OBJECTIF A = Extrais chaque ligne des données contenant la chaîne "block", en tenant compte de la casse.

B. B. Conclusions du comité

B. B. Conclusions du comité
  1. 64. Le comité fait observer que, dans sa dernière communication, le gouvernement s'abstient à nouveau, malgré les demandes répétées qui lui ont été adressées, de communiquer des informations précises sur les allégations relatives aux mesures prises contre deux dirigeants syndicaux. Quant aux allégations concernant le conflit survenu à l'entreprise "El Porvenir", il semble ressortir de la communication du gouvernement que les travailleurs n'ont pas rempli les formalités requises pour pouvoir légalement recourir à la grève, de sorte que l'autorisation préalable prévue par la loi leur a été refusée. Le gouvernement n'expose toutefois pas les circonstances exactes qui ont donné lieu à ce refus ni les dispositions juridiques précises qui auraient été violées par les travailleurs.

Recommandation du comité

Recommandation du comité
  1. 65. Dans ces conditions, le comité recommande au Conseil d'administration:
    • a) d'exprimer son regret de ce que, malgré le temps écoulé, le gouvernement n'ait pas communiqué les informations détaillées demandées par le Conseil sur les faits allégués, et de ce que le comité se trouve ainsi dans l'impossibilité de présenter ses conclusions en toute connaissance de cause;
    • b) de rappeler à nouveau à l'attention du gouvernement les considérations formulées plus haut aux paragraphes 55 et 60; et
    • c) de décider, en raison du fait que les dirigeants syndicaux arrêtés jouissent maintenant d'une entière liberté et qu'il règne à nouveau une situation normale dans l'entreprise "El Porvenir", qu'il n'y a pas lieu de poursuivre l'examen de ce cas.

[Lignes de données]
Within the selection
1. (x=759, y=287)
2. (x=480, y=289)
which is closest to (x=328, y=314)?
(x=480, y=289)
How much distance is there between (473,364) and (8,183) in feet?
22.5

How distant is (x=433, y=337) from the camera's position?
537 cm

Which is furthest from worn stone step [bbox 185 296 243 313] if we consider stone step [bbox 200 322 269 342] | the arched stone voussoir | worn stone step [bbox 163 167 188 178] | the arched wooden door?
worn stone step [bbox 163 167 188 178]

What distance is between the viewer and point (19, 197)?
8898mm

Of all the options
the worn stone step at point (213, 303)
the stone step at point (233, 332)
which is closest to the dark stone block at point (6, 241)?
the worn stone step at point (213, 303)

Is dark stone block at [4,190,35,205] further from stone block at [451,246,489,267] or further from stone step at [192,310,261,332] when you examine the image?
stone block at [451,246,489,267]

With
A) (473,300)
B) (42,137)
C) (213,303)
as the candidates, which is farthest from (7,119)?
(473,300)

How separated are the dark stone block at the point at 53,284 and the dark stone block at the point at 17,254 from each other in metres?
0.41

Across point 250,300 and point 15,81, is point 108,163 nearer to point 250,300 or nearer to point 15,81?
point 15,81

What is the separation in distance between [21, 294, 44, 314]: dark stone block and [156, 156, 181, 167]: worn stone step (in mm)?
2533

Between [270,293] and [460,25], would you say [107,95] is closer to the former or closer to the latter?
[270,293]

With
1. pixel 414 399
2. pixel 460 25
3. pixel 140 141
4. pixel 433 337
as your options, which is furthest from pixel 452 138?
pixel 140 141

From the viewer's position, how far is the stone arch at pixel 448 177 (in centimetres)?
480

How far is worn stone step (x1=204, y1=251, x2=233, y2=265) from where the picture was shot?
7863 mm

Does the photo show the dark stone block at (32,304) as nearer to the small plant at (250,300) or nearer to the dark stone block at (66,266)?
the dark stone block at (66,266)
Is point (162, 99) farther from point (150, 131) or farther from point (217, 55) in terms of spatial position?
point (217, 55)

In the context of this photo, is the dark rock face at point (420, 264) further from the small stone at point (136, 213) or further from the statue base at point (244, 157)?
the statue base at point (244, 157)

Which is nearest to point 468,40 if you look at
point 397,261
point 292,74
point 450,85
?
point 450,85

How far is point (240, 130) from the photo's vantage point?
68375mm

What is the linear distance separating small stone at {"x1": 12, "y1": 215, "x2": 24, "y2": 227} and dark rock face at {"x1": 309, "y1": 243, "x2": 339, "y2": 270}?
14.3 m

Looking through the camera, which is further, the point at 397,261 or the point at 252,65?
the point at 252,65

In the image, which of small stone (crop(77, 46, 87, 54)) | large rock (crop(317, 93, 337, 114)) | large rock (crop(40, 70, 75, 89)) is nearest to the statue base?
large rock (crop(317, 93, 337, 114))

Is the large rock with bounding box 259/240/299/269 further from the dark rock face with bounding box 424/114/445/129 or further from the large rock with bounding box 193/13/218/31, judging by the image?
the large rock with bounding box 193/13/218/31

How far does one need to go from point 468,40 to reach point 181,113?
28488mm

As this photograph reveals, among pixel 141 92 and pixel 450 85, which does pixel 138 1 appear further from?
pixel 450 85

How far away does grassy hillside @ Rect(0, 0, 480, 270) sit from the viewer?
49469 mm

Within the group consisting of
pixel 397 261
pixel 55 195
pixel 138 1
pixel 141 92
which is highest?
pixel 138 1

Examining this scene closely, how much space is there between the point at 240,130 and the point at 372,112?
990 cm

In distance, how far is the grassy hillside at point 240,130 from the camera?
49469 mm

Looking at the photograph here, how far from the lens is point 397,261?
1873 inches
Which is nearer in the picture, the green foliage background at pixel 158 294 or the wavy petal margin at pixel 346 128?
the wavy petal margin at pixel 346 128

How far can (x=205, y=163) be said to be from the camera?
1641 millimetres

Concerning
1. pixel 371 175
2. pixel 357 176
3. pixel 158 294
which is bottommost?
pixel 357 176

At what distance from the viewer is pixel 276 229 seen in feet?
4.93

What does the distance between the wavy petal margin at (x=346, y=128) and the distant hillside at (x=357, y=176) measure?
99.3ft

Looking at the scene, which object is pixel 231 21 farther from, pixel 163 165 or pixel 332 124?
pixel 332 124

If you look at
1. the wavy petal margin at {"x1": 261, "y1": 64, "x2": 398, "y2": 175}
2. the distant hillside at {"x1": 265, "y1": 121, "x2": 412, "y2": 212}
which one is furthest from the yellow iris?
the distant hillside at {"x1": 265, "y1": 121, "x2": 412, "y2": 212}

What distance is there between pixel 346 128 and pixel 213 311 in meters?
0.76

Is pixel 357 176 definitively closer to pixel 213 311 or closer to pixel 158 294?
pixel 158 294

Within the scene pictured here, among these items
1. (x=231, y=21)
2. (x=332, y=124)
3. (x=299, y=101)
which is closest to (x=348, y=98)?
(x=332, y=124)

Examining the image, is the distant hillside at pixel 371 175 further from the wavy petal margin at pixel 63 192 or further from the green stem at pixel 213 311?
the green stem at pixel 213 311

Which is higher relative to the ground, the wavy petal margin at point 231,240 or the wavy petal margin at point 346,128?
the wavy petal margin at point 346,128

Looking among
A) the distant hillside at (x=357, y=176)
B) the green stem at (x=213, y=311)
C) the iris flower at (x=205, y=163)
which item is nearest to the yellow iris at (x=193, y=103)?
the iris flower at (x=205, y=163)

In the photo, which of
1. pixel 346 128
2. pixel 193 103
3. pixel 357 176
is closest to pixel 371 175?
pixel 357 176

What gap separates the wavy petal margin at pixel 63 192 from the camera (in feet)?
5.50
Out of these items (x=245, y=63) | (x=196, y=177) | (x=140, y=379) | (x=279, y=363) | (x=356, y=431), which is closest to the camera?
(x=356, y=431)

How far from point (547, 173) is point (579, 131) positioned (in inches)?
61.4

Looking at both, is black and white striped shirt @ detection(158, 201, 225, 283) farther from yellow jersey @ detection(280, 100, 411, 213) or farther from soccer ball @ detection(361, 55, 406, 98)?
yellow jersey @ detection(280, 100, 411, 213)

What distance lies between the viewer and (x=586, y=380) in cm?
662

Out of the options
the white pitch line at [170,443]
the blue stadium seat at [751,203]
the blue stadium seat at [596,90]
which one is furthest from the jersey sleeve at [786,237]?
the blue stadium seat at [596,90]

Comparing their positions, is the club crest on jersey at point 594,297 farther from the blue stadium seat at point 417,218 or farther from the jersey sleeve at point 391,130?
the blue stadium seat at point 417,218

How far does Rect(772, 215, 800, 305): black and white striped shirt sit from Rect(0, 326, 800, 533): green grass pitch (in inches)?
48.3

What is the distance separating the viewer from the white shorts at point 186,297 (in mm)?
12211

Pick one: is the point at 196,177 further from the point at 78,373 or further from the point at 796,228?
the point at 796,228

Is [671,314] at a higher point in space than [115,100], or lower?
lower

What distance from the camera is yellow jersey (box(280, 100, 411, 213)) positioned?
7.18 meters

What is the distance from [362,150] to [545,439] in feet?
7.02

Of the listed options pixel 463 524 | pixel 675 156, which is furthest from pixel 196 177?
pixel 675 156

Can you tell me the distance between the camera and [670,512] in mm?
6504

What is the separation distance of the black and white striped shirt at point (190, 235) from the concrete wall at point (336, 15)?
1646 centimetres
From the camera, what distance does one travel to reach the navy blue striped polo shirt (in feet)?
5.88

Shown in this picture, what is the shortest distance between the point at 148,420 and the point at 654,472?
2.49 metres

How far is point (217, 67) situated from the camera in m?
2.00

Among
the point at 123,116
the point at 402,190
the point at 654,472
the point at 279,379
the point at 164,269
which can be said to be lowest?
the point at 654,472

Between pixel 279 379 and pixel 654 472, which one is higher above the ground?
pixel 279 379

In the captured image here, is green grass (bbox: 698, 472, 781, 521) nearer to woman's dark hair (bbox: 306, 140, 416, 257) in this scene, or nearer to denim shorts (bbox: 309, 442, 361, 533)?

OBJECTIF B = D'après le document, pour quelles raisons le comité estime-t-il qu'il n'y a pas lieu de poursuivre l'examen de ce cas ?

RÉPONSE FINALE A =
which is closest to the dark stone block at point (6, 241)?
Is dark stone block at [4,190,35,205] further from stone block at [451,246,489,267] or further from stone step at [192,310,261,332] when you examine the image?
stone block at [451,246,489,267]
How separated are the dark stone block at the point at 53,284 and the dark stone block at the point at 17,254 from each other in metres?
What is the separation in distance between [21, 294, 44, 314]: dark stone block and [156, 156, 181, 167]: worn stone step (in mm)?
Does the photo show the dark stone block at (32,304) as nearer to the small plant at (250,300) or nearer to the dark stone block at (66,266)?
the dark stone block at (66,266)

RÉPONSE FINALE B = Les dirigeants syndicaux arrêtés jouissent maintenant d'une entière liberté, et une situation normale règne à nouveau dans l'entreprise "El Porvenir".